TEXT PASSAGE:
..............................

11.1 For the purposes of this clause 11:

 

(a) Confidential Information means:

 

  (i) (in relation to the obligations of the Purchaser) any information relating to the Seller which is received or held by the Purchaser (or any of its Representatives); or

 

  (ii) (in relation to the obligations of the Seller) any information relating to the Purchaser received or held by the Seller (or any of its Representatives) or, for the avoidance of doubt, following Closing which includes any information relating to any Company; and

 

  (iii) information relating to the provisions of, and negotiations leading to, this Agreement;

and includes written information and information transferred or obtained orally, visually, electronically or by any other means;

 

(b) Representatives means, in relation to a party, its respective Affiliates and the directors, officers, employees, agents, advisers, accountants and consultants of that party and/or of its respective Affiliates.

..............................

TASKS TO CARRY OUT:
1. Revise the confidentiality clause between "and includes written" and "its respective Affiliates.", inclusive, replacing "orally" with "verbally".
2. Translate this sentence from the confidentiality clause into French: "Representatives means, in relation to a party, its respective Affiliates and the directors, officers, employees, agents, advisers, accountants and consultants of that party and/or of its respective Affiliates."
3. Write the next part of the confidentiality clause, picking up after its definition of Representatives.

(Spatial relation data)
..............................

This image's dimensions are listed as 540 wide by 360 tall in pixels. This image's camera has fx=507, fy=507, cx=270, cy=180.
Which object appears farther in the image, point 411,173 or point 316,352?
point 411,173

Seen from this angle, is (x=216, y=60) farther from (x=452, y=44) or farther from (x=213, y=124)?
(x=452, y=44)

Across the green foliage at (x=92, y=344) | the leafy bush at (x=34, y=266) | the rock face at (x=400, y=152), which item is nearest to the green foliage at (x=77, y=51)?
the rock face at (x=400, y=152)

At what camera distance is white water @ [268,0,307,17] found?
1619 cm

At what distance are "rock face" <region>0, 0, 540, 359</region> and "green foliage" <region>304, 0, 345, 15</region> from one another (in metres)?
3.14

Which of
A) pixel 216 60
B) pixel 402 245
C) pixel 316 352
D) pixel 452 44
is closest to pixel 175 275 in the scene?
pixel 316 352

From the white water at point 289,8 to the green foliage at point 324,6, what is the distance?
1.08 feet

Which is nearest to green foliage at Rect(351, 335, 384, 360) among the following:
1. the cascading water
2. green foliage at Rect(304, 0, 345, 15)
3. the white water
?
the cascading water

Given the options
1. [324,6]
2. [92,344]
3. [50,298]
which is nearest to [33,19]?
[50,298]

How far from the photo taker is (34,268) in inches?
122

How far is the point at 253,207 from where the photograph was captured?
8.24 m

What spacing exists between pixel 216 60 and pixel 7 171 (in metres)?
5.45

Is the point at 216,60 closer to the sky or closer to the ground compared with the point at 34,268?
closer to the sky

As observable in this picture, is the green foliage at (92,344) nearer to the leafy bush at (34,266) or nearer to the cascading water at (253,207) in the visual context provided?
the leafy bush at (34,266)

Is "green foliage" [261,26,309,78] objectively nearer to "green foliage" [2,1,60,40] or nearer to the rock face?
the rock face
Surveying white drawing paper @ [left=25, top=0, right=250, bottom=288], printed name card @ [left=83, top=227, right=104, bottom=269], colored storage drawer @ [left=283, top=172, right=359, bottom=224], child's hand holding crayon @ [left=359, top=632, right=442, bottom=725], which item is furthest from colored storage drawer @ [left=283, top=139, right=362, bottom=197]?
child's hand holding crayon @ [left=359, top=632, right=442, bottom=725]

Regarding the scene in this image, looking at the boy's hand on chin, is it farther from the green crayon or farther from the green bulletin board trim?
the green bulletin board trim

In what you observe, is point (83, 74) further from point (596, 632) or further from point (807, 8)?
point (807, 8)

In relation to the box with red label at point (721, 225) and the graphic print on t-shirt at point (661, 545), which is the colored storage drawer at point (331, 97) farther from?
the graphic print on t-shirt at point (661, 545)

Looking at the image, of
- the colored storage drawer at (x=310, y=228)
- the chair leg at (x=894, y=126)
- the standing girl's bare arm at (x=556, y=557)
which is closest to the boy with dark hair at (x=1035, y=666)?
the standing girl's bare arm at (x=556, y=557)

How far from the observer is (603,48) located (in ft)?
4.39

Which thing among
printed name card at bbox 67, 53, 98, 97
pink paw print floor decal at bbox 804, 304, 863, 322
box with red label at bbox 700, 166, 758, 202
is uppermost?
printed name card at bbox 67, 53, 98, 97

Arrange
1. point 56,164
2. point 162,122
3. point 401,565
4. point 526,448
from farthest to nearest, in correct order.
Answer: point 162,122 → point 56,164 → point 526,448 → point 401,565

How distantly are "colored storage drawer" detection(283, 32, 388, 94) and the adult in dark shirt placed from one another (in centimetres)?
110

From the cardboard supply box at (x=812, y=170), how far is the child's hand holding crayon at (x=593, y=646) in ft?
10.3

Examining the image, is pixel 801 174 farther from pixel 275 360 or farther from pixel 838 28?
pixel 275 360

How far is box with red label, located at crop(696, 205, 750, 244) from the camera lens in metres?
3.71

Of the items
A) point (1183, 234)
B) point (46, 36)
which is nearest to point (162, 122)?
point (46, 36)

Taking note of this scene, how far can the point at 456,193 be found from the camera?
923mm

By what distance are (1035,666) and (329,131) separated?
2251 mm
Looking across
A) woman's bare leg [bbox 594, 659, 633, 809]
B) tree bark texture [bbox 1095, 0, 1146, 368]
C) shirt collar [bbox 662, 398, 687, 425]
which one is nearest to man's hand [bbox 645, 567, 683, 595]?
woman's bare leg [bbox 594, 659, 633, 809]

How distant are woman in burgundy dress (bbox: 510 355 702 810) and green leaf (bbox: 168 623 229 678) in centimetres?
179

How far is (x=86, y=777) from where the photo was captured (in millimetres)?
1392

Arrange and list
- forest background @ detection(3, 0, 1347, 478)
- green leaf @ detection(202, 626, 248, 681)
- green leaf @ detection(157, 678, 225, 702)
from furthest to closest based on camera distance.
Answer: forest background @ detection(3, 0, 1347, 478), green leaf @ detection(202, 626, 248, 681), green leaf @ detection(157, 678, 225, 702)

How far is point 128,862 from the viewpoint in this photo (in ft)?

..............................

RESPONSES TO THE TASKS:
1.
and includes written information and information transferred or obtained verbally, visually, electronically or by any other means;

 

(b) Representatives means, in relation to a party, its respective Affiliates and the directors, officers, employees, agents, advisers, accountants and consultants of that party and/or of its respective Affiliates.

2. Représentants désigne, à l'égard d'une partie, ses Affiliés respectifs ainsi que les administrateurs, dirigeants, employés, mandataires, conseillers, comptables et consultants de cette partie et/ou de ses Affiliés respectifs.

3.
11.2 Each of the Seller and the Purchaser shall keep (and ensure that each of its Representatives keeps) Confidential Information confidential and not disclose it to any person except (i) as this clause 11 permits or (ii) as the other party approves in writing.

11.3 The confidentiality obligation under clause 11.2 shall not apply if and to the extent that the Seller or the Purchaser (as the case may be) can demonstrate that:

 

(a) disclosure is required by law or by any stock exchange or governmental, regulatory or supervisory body or authority of competent jurisdiction (provided that the disclosing party shall first inform the other party of its intention to disclose such information and take into account the reasonable comments of the other party);

 

(b) the Confidential Information was lawfully in its possession or any of its Representatives (in either case as evidenced by written records) without any obligation of secrecy prior to its being received or held;

 

(c) the Confidential Information has become publicly available not through its fault (or that of any of its Representatives);

 

(d) disclosure is required for the purpose of any arbitral or judicial proceedings arising out of this Agreement.

12. ASSIGNMENT

12.1 The benefit of the Warranties may be assigned (in whole or in part) by the Purchaser without the consent of the Seller to, and may be enforced by, any Permitted Assignee as if it were the Purchaser under this Agreement. For this purpose, a Permitted Assignee means any member of the Purchaser Group.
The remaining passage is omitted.